Secondo il testo sorgente, chi è stato nominato primo cardinale del Bangladesh e in quale periodo?

▶ [Testo sorgente]
:::::
Ad attendere l’arrivo delle famiglie delle vittime, accompagnate dell’allora ministro degli Esteri Paolo Gentiloni per il rimpatrio delle salme, anche il ministro Alam: “è stato un evento particolarmente difficile– osserva- Ho trascorso la notte a parlare coi membri del team di funzionari e giornalisti giunti assieme a Gentiloni”.


Poi ricorda ancora: “quando abbiamo visitato l’Holey Artisan Bakery, il ministro Gentiloni ha detto alla stampa: queste morti rendono i nostri paesi ancora più vicini”, a dimostrazione di quanto profondi siano i legami.


“Sfortunatamente- aggiunge- oggi siamo tutti minacciati dal terrorismo, tuttavia immediatamente dopo quella strage la nostra premier, Sheikh Hasina ha adottato delle misure volte prima di tutto a catturare questi terroristi islamisti”. Si è trattato di misure a breve termine, chiarisce il ministro Alam, ricordando che “è stato necessario un gran lavoro di coordinamento tra le agenzie di Intelligence per ottenere le informazioni, ma alla fine siamo riusciti a catturarli tutti”.

Quindi osserva: “il loro arresto per noi è stata una doccia fredda”. Le indagine portarono alla scoperta dei responsabili dell’attentato: erano per lo più ventenni provenienti dalla ricca borghesia, tutti iscritti ad ottime università e probabilmente con una brillante carriera ad attenderli. Ciò non gli impedì di unirsi ad una cellula radicalista locale che però nulla aveva a che fare con il sedicente Stato islamico – come si pensò in un primo momento. “Nessuno poteva credere che ragazzi tanto giovani avessero portato a termine un lavoro tanto terribile. Questo ci ha fatto capire- non esita a spiegare il rappresentante del governo- che c’era molto lavoro da fare sul lungo periodo. Prima di tutto, contro il radicalismo abbiamo coinvolto le comunità rurali: non solo la polizia ma anche le amministrazioni locali e le persone  Una persona che si radicalizza va  deradicalizzata, quindi le va detto qual è il vero spirito dell’islam, che cos’è la pace e l’armonia. Poi abbiamo fornito nuovi libri di testo per le scuole e nuove risorse per i giovani, al fine di evitare che cadano in quella trappola o lo prendano per un passatempo”.
L’approccio adottato è stato quindi a 360 gradi, “anche grazie al supporto fornito dai paesi amici. Siamo stati molto felici di notare che dopo quell’attacco non ne sono seguiti altri. Ma noi da quel Primo luglio  continuiamo a non abbassare la guardia”.

Infine, un grazie speciale a Papa Francesco, che ieri in Vaticano ha accolto i familiari delle vittime dell’attentato, “e per la nomina di un primo cardinale del Bangladesh, omaggio a un Paese che persegue la pace e l’armonia”. Per Alam la nomina di monsignor Patrick D’Rozario nel novembre scorso è importante “perche’ ai cardinali spetta scegliere il futuro Pontefice”, infine “è un riconoscimento per il Bangladesh e per la sua comunità cristiana, la testimonianza che nel Paese prevalgono pace e armonia”.
:::::
▶ [Dati forniti]
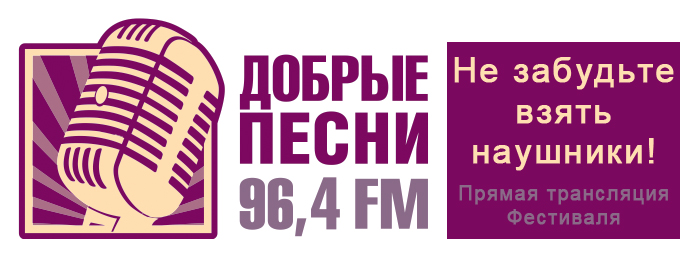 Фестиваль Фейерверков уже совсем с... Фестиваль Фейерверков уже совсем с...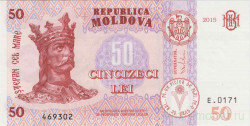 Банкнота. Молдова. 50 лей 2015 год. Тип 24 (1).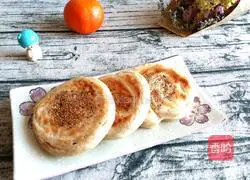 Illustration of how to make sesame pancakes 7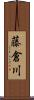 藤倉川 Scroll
:::::
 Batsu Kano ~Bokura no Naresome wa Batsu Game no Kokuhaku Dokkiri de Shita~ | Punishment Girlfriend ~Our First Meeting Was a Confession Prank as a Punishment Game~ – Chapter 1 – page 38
:::::
▶ [Risposta] Monsignor Patrick D'Rozario, nominato nel novembre scorso.